Current recommendation

  • every non-trivial feature should define how it will be reviewed, verified, rolled out, and measured before implementation begins
  • definition-of-ready belongs in engineering/docs discipline, not just in a PM tool
  • docs/agentic/definition-of-ready.md is the canonical checklist and issue-snippet reference for this repo

Definition of done

Current recommendation

  • every non-trivial feature should close with an explicit done check, not just a claim that implementation landed
  • definition-of-done should cover verification completion, documentation updates, rollout posture, and review closure
  • docs/agentic/definition-of-done.md is the canonical closeout checklist and handoff-snippet reference for this repo

Feature flags and analytics

Current recommendation

  • treat feature flags, experimentation, and product analytics as first-class design concerns for feature work
  • default to asking whether a feature should be gated, progressively rolled out, or instrumented
  • avoid stacking overlapping platforms too early; prefer one primary system per concern until a real gap appears
  • docs/agentic/product-analytics-and-feature-flags.md is the canonical policy for tool roles, rollout posture, and product-signal expectations

LLM and agent observability

Current recommendation

  • keep LLM/agent observability separate from product analytics and feature flags
  • do not add a dedicated LLM observability platform until traces, evals, prompt quality, cost, or loop diagnostics are hard to manage with current artifacts
  • treat Langfuse as the first candidate to evaluate if dedicated traces/evals become necessary
  • consider signed action receipts or similar provenance/accountability artifacts as a separate concern from tracing
  • prompt text is not captured by default until a redaction, privacy, and retention policy exists

First signals worth capturing

  • task goal and issue/PR linkage
  • model/agent role at a coarse level
  • tool categories used, without secrets
  • review findings, false-positive dispositions, and recycler outcomes
  • checks run and pass/fail state
  • human decisions requested and answered
  • cost/latency only when the platform exposes it safely and usefully

Implementation ownership: #45 only chooses direction. Any dedicated tracing platform, prompt capture, eval harness, or signed action receipt implementation needs a follow-up issue under #43.

Boundary

Product analytics answers whether VRDex users are succeeding in the product. LLM/agent observability answers whether repo/product agents are producing reliable work. Do not force both jobs into one telemetry system by default.
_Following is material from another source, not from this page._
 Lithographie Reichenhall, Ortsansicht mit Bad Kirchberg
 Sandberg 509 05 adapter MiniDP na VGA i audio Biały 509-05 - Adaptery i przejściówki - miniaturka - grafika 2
Cross-repo promotion model

Current recommendation

  • solve repo-specific versions first inside VRDex
  • once a pattern proves useful here, promote the generalized version into basics-agentic-dogfooding
  • avoid over-generalizing before the repo-specific version has shown real value

Contributor posture

Current recommendation

  • newer contributors should be helped by the system rather than forced to infer expectations from tribal knowledge
  • reviewer agents and recycle loops should help raise quality without requiring maintainers to hand-police every sloppy draft
  • protected branches, contributor roles, and org-level controls should arrive when collaboration volume justifies them
  • docs/agentic/contributor-workflow.md is the canonical contributor contract and onboarding pointer for this repo

Backlog direction

Software-factory implementation ideas should be tracked under #43 or linked child issues, separate from product features.